STATED PROBLEM A → Which rows below contain the string "distance" with the same capitalization? Show each of those rows in full.
※
# Listening VS playing music



## Gustav Mahler (Dec 3, 2014)

I split my time between playing the piano, And expanding my repertoire to listening to symphonies, Operas and chamber music with my headphones.
As I am a music student and I want to develop my musical intelligence, Is playing really much more rewarding than listening to music?
When you play you are active, You create the music. I want to use my time to develop.
I am afraid that maybe I should play symphonies instead of listening to them.
What do you think? Can one learn a lot about music from listening only? Learn more about harmony, Form etc.?


----------



## ComposerOfAvantGarde (Dec 2, 2011)

I wouldn't say that one necessarily _creates_ the music that they play by playing it unless they are improvising. One can certainly create an _interpretation_ but the real creator is the composer.

I don't think simply playing music will allow for greater understanding of the music itself than just listening to it, you have to go deeper than that and analyse the music, understand the style of composition and how theory is related to the final result in the performance.

There are some people who learn an instrument and just play the music without knowing anything about it, but there are also some people who aren't necessarily great musicians but have a great understanding of how music (composition and theory) works.


----------



## Weston (Jul 11, 2008)

It's certainly more magical when almost anyone else plays than when I try my hand at it.


----------



## ArtMusic (Jan 5, 2013)

Solo music maybe but most of the time ensemble music is more enjoyable when listened to.


----------



## Woodduck (Mar 17, 2014)

I'm going to say that listening can teach us a great deal about music, but that performing intensifies our awareness of certain features by requiring that we interpret them - i.e., articulate them in a meaningful way. As we learn and play or sing a work we notice gestures, progressions, relationships, balances, and sonorities in a more intense and complete way. I'd compare it to the difference between riding in the passenger seat of a car and driving it: by driving we become more fully conscious of where we are and of the qualities of our surroundings. I've also found that by heightening my awareness of its content and meaning, performing a work has increased my enjoyment when I've gone back to merely hearing it.


----------



## arpeggio (Oct 4, 2012)

For me YES.

It is also more fun to listen to a piece that I have performed.


----------



## superhorn (Mar 23, 2010)

Listening , practicing and performing are all important . It's vital to experience the interpretations of great musicians on recordings to develop your own musicianship and interpretive approach .
If you're an aspiring pianist, you have got to hear the recordings of great pianists of the past such as Horowitz, Rubinstein, Arrau,, Serkin , Schnabel, Bacjhaus, Kempff , Cortot and others . You can learn so much from them . 
Don't imitate them blindly, just absorb their performances and make you own choices when it comes to interpretation .
And don't limit yourself to piano music . If you are working on the Beethoven piano sonatas and other keyboard works of his, it's very important to know his symphonies, string quartets , violin and cello sonatas and other works for example.


----------



## Gaspard de la Nuit (Oct 20, 2014)

You can learn about harmony just by listening if you can tell what the harmonies are just by listening.....I think playing and being aware of the harmonic motion of what you are playing can expand that ability, though nothing expands it like actually composing. But it takes a lot of time, or it has for me, anyway.


----------



## calvinpv (Apr 20, 2015)
※
STATED PROBLEM B → Output everything in the forum thread above from "## Woodduck (Mar" down to "I have performed.", word for word.

Lines of data
※
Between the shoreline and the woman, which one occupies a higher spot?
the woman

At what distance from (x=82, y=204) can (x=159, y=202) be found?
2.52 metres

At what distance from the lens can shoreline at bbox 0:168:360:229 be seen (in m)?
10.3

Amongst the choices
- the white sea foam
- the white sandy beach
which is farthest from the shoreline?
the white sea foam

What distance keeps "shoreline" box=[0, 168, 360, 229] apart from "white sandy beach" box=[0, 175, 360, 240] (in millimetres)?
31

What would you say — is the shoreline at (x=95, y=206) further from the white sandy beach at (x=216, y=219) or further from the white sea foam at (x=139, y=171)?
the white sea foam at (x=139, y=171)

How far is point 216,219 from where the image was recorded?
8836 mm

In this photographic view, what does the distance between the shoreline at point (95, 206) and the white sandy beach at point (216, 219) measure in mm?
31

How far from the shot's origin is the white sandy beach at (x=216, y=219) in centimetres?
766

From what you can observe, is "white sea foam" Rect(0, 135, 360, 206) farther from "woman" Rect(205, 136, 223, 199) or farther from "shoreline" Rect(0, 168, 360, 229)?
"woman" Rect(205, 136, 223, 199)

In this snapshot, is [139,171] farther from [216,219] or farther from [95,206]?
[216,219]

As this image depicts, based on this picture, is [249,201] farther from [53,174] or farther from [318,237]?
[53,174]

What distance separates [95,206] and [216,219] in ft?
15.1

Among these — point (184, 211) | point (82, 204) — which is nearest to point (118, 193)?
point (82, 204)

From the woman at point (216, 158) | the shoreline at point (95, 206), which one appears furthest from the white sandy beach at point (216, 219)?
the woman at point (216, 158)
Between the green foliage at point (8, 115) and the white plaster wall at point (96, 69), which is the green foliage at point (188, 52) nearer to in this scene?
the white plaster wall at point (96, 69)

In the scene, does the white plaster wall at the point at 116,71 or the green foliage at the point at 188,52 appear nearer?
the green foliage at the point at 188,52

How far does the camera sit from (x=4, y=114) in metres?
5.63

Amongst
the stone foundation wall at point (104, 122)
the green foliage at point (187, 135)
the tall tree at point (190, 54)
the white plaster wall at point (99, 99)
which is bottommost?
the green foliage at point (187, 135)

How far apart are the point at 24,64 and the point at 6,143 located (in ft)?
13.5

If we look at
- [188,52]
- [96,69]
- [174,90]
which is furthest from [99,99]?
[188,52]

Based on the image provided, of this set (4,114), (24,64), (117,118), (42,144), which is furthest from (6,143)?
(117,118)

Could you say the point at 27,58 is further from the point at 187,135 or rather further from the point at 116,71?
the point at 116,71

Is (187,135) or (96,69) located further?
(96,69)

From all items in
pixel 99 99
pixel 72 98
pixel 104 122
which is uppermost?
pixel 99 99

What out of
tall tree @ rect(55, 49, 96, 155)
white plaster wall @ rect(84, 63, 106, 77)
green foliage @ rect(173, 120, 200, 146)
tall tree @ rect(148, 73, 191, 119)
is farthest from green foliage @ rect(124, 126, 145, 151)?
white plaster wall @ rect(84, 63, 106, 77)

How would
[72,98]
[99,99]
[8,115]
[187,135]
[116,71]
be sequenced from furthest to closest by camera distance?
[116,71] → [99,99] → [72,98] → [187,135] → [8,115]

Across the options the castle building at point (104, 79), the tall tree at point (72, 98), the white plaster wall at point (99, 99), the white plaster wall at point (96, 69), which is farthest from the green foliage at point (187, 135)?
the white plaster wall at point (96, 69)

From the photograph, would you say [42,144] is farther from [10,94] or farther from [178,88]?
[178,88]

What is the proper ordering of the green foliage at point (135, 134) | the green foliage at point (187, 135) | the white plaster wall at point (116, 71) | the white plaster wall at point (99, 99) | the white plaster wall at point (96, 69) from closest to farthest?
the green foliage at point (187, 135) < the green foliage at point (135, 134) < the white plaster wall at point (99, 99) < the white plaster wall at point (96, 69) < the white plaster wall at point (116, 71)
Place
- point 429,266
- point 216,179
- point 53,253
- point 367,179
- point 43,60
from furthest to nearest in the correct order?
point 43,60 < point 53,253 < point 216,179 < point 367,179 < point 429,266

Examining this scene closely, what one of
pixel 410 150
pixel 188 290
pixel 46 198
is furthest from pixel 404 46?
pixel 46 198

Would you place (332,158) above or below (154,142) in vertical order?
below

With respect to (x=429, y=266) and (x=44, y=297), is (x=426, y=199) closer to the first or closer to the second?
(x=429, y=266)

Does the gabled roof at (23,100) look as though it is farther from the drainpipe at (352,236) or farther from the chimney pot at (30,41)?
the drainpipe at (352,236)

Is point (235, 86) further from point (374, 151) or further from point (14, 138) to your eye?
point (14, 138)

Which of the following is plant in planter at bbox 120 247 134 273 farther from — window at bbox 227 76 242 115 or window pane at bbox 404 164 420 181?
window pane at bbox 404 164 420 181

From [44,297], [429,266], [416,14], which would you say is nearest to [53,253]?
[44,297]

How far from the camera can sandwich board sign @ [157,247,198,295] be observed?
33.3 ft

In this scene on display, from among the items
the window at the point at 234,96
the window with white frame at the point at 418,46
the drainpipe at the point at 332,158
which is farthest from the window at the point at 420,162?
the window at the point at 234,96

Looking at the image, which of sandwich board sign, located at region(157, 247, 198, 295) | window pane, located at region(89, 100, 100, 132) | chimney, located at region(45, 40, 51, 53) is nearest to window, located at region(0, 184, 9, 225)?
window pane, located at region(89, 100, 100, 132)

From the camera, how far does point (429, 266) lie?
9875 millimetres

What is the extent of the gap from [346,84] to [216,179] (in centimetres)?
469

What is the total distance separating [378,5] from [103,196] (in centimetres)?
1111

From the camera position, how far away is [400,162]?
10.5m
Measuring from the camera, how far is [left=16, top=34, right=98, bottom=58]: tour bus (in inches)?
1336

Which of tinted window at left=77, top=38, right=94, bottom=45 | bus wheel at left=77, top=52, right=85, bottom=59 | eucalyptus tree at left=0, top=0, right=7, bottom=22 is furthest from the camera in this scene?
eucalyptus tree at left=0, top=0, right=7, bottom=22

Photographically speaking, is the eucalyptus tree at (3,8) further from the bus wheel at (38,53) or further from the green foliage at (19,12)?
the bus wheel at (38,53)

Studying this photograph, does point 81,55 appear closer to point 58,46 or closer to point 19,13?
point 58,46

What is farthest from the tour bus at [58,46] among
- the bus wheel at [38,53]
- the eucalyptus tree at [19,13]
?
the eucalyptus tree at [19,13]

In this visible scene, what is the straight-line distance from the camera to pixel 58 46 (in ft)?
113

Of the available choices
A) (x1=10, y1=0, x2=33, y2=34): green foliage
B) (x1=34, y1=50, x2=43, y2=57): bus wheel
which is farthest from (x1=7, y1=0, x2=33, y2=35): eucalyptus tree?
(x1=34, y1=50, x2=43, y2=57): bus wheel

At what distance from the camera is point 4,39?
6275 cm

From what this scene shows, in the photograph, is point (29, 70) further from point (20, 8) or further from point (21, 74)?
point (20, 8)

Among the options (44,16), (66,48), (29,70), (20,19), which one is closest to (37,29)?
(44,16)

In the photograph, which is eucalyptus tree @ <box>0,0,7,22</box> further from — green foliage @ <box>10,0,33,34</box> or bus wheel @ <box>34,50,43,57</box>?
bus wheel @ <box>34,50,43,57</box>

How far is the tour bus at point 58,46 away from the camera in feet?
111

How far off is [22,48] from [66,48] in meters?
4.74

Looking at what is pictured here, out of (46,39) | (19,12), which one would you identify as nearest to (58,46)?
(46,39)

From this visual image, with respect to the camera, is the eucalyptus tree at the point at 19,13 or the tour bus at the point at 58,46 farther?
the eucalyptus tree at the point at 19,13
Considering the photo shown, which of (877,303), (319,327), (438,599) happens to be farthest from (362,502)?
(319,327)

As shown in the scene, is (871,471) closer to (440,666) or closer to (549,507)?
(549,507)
※
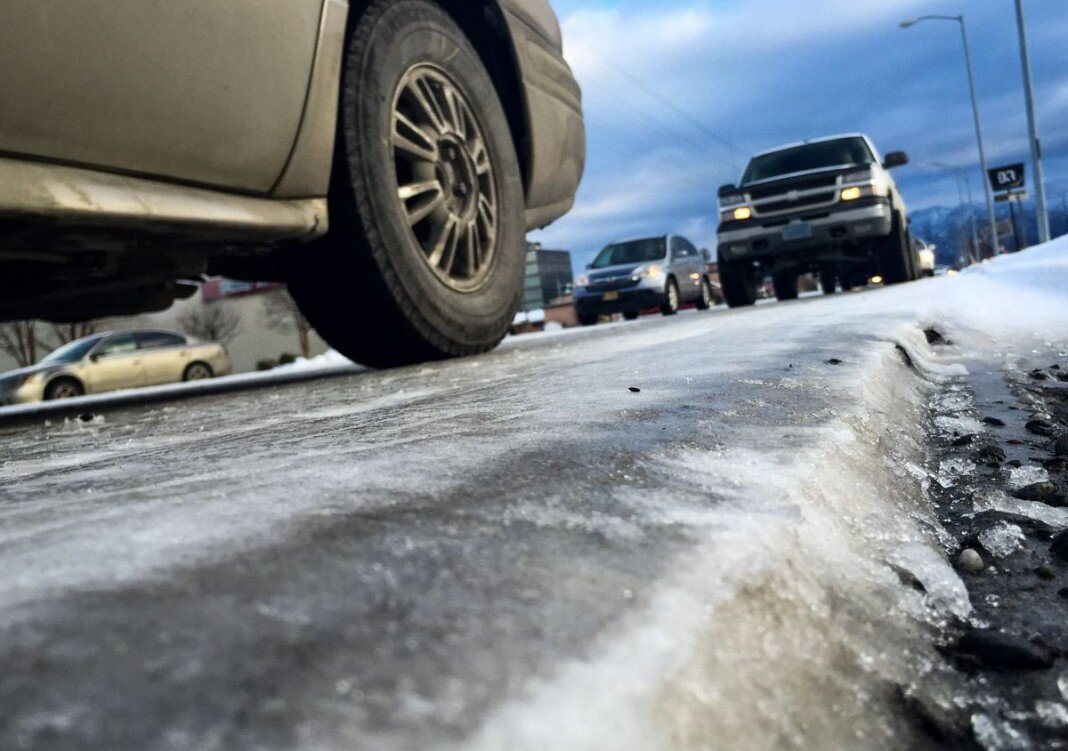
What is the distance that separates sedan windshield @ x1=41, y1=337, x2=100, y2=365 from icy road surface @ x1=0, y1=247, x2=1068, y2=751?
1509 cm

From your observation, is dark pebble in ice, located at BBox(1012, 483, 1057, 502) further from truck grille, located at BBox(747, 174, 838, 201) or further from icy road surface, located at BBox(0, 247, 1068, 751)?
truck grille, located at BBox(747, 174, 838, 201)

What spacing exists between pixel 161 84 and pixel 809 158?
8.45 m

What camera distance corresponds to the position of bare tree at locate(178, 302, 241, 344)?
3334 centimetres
※
TASK RESULT A →
At what distance from (x=82, y=204) can (x=159, y=202) be found?
At what distance from the lens can shoreline at bbox 0:168:360:229 be seen (in m)?
What distance keeps "shoreline" box=[0, 168, 360, 229] apart from "white sandy beach" box=[0, 175, 360, 240] (in millimetres)?
In this photographic view, what does the distance between the shoreline at point (95, 206) and the white sandy beach at point (216, 219) measure in mm?
What distance separates [95,206] and [216,219] in ft?
be sequenced from furthest to closest by camera distance?
What is the total distance separating [378,5] from [103,196] (in centimetres)?
In this visible scene, what is the straight-line distance from the camera to pixel 58 46 (in ft)?
At what distance from the camera is point 4,39?
What is the distance that separates sedan windshield @ x1=41, y1=337, x2=100, y2=365 from icy road surface @ x1=0, y1=247, x2=1068, y2=751?
What camera distance corresponds to the position of bare tree at locate(178, 302, 241, 344)?

TASK RESULT B →
## Woodduck (Mar 17, 2014)

I'm going to say that listening can teach us a great deal about music, but that performing intensifies our awareness of certain features by requiring that we interpret them - i.e., articulate them in a meaningful way. As we learn and play or sing a work we notice gestures, progressions, relationships, balances, and sonorities in a more intense and complete way. I'd compare it to the difference between riding in the passenger seat of a car and driving it: by driving we become more fully conscious of where we are and of the qualities of our surroundings. I've also found that by heightening my awareness of its content and meaning, performing a work has increased my enjoyment when I've gone back to merely hearing it.


----------



## arpeggio (Oct 4, 2012)

For me YES.

It is also more fun to listen to a piece that I have performed.